> _Exercise brief_:
Please copy the material below word for word, from the line containing "Observing this photo, spatially" through the end of the material.

------ Stored records ------

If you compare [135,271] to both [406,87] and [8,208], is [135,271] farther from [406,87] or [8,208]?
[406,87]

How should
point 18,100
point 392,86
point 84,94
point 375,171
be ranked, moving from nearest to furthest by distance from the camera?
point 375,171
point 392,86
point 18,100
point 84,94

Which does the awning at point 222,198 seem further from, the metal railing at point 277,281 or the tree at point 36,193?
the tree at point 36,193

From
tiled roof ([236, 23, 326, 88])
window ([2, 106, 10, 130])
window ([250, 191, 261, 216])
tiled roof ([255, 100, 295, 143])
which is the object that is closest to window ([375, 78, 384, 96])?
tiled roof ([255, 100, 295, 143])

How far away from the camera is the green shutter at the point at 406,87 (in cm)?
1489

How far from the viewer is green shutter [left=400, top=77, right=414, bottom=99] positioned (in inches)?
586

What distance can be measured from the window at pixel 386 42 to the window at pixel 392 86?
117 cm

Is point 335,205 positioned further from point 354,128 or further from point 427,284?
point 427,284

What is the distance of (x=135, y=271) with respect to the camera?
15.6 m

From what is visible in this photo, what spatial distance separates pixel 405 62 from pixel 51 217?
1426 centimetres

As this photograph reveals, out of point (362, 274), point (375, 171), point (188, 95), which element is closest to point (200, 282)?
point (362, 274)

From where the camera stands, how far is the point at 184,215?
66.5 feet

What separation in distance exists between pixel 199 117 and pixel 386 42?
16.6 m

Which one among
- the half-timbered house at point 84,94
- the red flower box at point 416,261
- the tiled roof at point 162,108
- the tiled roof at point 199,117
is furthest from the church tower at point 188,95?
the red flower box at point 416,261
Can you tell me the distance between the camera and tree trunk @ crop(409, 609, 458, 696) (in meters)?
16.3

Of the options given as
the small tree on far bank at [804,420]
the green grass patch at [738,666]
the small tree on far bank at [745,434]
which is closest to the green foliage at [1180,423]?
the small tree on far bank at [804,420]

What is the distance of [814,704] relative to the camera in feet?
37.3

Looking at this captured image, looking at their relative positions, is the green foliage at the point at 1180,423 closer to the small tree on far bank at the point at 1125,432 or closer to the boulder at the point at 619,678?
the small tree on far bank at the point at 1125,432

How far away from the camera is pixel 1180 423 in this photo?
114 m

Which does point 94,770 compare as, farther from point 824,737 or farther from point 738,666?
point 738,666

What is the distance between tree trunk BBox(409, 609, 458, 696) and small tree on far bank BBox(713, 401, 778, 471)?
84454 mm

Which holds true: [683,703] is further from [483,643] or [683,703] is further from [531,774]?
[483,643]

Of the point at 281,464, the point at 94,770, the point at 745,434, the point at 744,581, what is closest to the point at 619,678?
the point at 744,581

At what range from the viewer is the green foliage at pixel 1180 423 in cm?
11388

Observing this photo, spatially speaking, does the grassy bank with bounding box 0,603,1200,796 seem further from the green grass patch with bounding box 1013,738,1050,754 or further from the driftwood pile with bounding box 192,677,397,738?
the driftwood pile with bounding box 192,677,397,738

------

> _Task result_:
Observing this photo, spatially speaking, does the grassy bank with bounding box 0,603,1200,796 seem further from the green grass patch with bounding box 1013,738,1050,754 or further from the driftwood pile with bounding box 192,677,397,738?
the driftwood pile with bounding box 192,677,397,738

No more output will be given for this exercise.